Segment Start: Data extracts

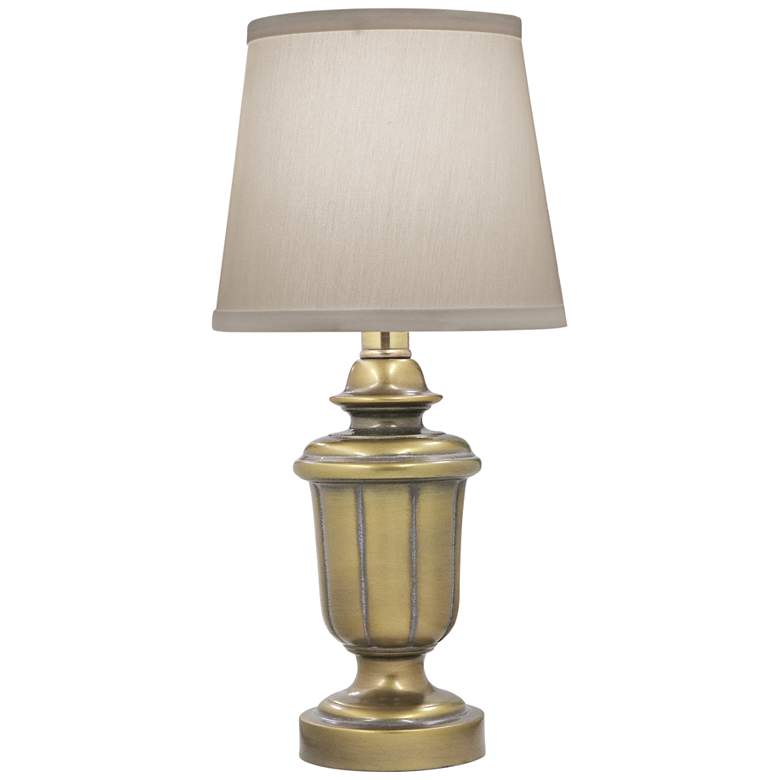 Image 1 Stiffel Andrena 16" High Artisan Brass Traditional Accent Table Lamp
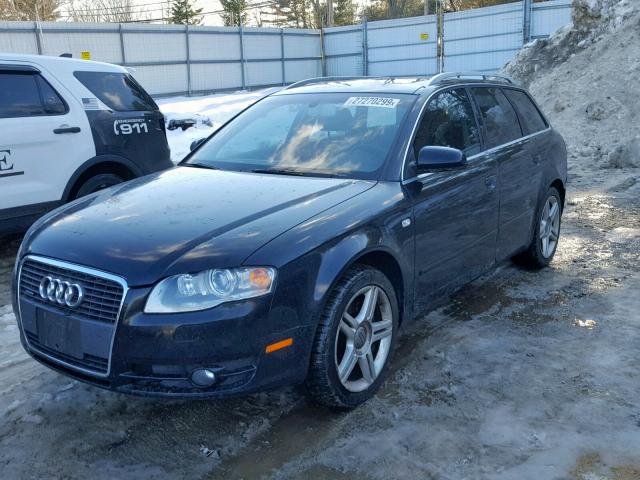 WAUKF78E17A168456 - 2007 AUDI A4 2.0T AV BLACK photo 2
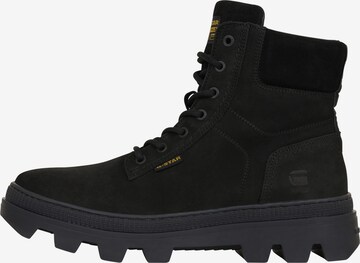 G-Star RAW Boots med snörning 'Noxer' i svart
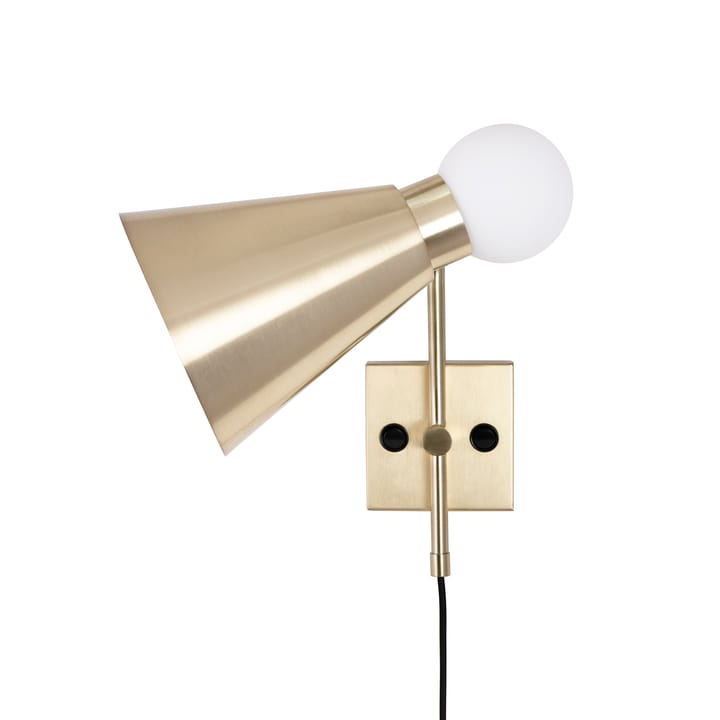 Lampada da parete Ludo, ottone spazzolato Globen Lighting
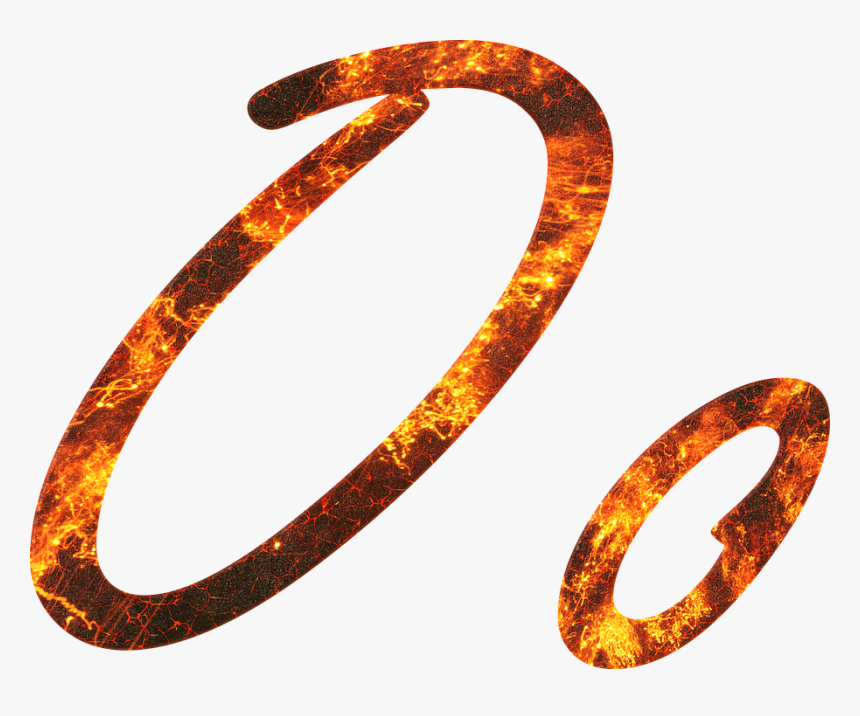 Letter, O, Fire, Embers, Lava, Font, Write, Type, Fonts - Illustration, HD Png Download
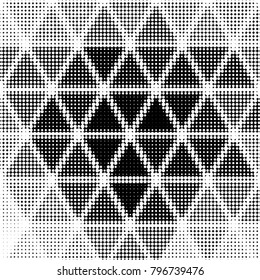 Grunge halftone black and white dots texture background. Spotted vector Abstract Texture
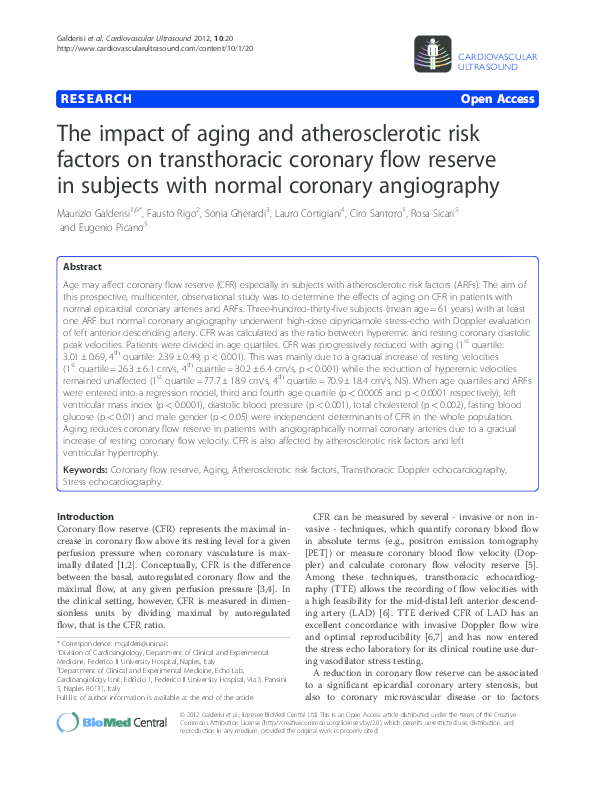 (PDF) The impact of aging and atherosclerotic risk factors on ...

Segment End: Data extracts

(What the task requires)
Copy the seven lines above word for word, without the pictures.

(Exercise output)
 Image 1 Stiffel Andrena 16" High Artisan Brass Traditional Accent Table Lamp
 WAUKF78E17A168456 - 2007 AUDI A4 2.0T AV BLACK photo 2
 G-Star RAW Boots med snörning 'Noxer' i svart
 Lampada da parete Ludo, ottone spazzolato Globen Lighting
 Letter, O, Fire, Embers, Lava, Font, Write, Type, Fonts - Illustration, HD Png Download
 Grunge halftone black and white dots texture background. Spotted vector Abstract Texture
 (PDF) The impact of aging and atherosclerotic risk factors on ...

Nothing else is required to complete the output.